▸ **Exercise details**
Write the next part of the financial cryptography talk outline below, picking up after its last line and ignoring the data that follows it.

╭─ Excerpt provided

Perspectives on Financial Cryptography Ronald L. Rivest MIT Lab for Computer Science (RSA / Security Dynamics) FC97 -- 2/27/97
Outline I present for your consideration some debatable propositions about financial systems and financial cryptography. Warning: the propositions expressed may or may not be believed by the author, and may be phrased in a deliberately provocative manner. They may contradict each other.
Internet money == Interstellar money (?) P1: There is little difference between Internet payment schemes and interstellar payment schemes. In 2097, you will buy info off the GGG (Grand Galactic Grid) with “starbucks.”
Most schemes don’t work well. P2: Historically, most payment schemes haven’t worked very well. Ref: Weatherford, History of Money. Commodities (metal, tobacco, wampum, cocoa beans) – weighing, purity, quality, deterioration, transportation, storage, theft. Coins [Lydia, 630 B.C.] – Shaving, debasing, theft, government abuse.

╰─
╭─ Recorded information

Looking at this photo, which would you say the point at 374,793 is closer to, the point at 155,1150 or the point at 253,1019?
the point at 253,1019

╰─

▸ **Solved exercise**
Most schemes don’t work well... Paper money (China, Italy, U.S. colonies) – counterfeiting (scanner/printer), government abuse (inflation), or lack of money Checks (England, 1770) – Forgery, insolvency, check-washing, ... Credit cards (U.S., 1950 Diner’s Club) – theft, counterfeiting, non-payment, … Electronic money – ?? hyperinflation, system collapse, criminal activities protected by anonymity, … ??
Everyone will “make money” P3: Electronic cash systems will enable anyone with a PC to be a “mint” for his own brand of currency. World is becoming more decentralized, more distributed, more “democratic”. (Compare with printing press.) Multiple (thousands) of currencies will exist and be traded. Appropriate discount rates will be used for poorly-rated issuers. Central banks have a smaller role to play.
The dollar stays around. P4: National currencies won’t go away, to be replaced by cyberspace dollars. Ref: The Sovereign Individual (James Davidson and Lord William Rees-Mogg), for contrary view: governments will implode as debts spiral and tax base disappears into cyberspace tax havens.
Privacy is already lost P5: Individual privacy is already lost, and must be regained. All information about individual is now electronic form, and is bought and sold. There is strong economic incentive for “user profiling” by merchants, card issuers, etc...
User Profiling Not So Bad? P6: User profiling has a definite “up side” for the user: – reduction of unwanted marketing mail; user and advertiser both agree that mail sent should be interesting to user. – spending profiles aid fraud detection.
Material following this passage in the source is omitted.